Chapter 5 opens with Shosanna getting ready for the big night in a scene where Tarantino allows himself to indulge several of his favorite fetishes. As the beautiful French blond applies her makeup as if it were warpaint, re-establishing her voice in this chapter, “Putting Out Fire” blares over the soundtrack. (Not only does Tarantino use a song that was written 40 years after when his film takes place, but he uses the theme from a different movie, too. Pure balls… and it works.) Wearing her red dress, Shosanna dons a black veil and goes to survey her cinema, which the Nazis have liberally decorated. The red and black of her outfit makes her fit right in with their tapestries and posters that litter her lobby, and it also solidifies her as an extension of her cinema. She’s a captain prepared to go down with her ship.
Looking down over the cinema‘s lobby from the 2nd-floor balcony, Shosanna sees the arrival of most of the Third Reich high command: Goebbels, Goring, Boorman (with Hitler on his way). Then the Basterds, loosely disguised as Italian filmmakers, and Bridget von Hammersmark, her foot in a high-heeled cast, make their entrance. This is the first time in the piece when all four primary voices are present simultaneously, and the tension hangs thick in the air.

* [STATED TASK A]:
Identify every line of the rows below that contains the string "instances", treating uppercase and lowercase letters as different.

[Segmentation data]

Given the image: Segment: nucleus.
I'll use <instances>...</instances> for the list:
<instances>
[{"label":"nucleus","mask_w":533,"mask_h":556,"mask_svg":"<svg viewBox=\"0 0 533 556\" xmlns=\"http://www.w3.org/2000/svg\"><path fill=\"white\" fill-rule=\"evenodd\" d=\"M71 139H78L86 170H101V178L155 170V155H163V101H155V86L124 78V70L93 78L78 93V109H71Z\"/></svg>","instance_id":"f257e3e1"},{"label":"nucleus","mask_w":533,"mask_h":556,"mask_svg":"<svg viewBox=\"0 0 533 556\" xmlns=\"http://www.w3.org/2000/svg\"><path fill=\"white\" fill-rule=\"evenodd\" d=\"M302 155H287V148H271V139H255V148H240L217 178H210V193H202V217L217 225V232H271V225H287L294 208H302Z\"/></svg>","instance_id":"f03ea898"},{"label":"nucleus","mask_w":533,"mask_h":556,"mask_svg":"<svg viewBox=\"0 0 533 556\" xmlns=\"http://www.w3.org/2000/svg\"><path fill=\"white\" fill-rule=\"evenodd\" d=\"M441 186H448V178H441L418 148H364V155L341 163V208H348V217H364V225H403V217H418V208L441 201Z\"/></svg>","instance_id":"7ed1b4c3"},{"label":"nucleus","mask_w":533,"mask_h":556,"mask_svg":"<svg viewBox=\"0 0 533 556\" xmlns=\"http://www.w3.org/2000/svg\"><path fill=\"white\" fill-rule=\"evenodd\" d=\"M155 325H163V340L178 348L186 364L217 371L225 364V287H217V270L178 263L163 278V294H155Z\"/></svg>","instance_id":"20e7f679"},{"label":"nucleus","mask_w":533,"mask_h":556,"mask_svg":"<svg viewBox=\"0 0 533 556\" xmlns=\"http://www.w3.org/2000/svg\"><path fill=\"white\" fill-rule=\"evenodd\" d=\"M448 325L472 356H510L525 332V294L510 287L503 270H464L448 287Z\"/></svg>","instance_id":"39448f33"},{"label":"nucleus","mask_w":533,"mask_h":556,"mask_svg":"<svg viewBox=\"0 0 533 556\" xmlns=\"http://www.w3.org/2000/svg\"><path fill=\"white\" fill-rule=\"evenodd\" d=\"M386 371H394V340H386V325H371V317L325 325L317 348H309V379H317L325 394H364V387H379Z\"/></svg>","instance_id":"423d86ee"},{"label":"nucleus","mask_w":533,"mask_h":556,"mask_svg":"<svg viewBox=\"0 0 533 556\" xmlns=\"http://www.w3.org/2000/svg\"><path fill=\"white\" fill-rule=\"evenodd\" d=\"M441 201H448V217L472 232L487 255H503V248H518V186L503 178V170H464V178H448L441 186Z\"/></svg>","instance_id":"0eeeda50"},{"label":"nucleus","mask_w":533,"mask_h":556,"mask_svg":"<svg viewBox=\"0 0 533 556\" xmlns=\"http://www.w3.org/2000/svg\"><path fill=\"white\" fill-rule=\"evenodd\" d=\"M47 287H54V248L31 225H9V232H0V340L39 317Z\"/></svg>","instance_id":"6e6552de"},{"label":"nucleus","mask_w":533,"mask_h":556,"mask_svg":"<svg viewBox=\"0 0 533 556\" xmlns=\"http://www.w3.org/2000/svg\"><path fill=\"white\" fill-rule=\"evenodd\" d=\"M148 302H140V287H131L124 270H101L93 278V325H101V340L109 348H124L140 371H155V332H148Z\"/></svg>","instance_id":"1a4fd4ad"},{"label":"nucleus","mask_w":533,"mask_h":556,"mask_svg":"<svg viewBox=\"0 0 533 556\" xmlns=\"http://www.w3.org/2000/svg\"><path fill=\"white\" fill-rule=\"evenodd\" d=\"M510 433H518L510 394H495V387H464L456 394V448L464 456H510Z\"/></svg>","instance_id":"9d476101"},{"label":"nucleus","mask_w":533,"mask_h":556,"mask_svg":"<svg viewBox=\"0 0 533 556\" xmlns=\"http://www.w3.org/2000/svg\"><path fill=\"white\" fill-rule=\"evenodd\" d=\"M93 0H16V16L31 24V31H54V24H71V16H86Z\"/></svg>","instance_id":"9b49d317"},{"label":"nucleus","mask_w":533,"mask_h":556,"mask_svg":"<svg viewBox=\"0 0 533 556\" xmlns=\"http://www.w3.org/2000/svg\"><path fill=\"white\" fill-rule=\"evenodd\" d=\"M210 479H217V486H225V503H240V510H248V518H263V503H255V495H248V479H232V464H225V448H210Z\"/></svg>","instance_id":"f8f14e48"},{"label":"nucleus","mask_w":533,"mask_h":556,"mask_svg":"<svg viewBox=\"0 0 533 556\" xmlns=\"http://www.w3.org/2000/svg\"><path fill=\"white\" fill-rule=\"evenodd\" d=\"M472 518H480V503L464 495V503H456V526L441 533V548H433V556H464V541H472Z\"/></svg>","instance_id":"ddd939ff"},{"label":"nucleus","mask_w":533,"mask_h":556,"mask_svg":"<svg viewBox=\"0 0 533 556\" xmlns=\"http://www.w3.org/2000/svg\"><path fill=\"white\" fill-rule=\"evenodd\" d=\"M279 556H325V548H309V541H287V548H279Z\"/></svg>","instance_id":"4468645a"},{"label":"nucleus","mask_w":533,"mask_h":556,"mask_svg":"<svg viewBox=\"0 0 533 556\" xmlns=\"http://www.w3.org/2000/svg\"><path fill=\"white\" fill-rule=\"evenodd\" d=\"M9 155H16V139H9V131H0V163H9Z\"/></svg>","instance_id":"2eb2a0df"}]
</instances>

* [STATED TASK B]:
According to the excerpt, what color is the veil Shosanna puts on?

* [RESULT A]:
I'll use <instances>...</instances> for the list:
<instances>
</instances>

* [RESULT B]:
Black.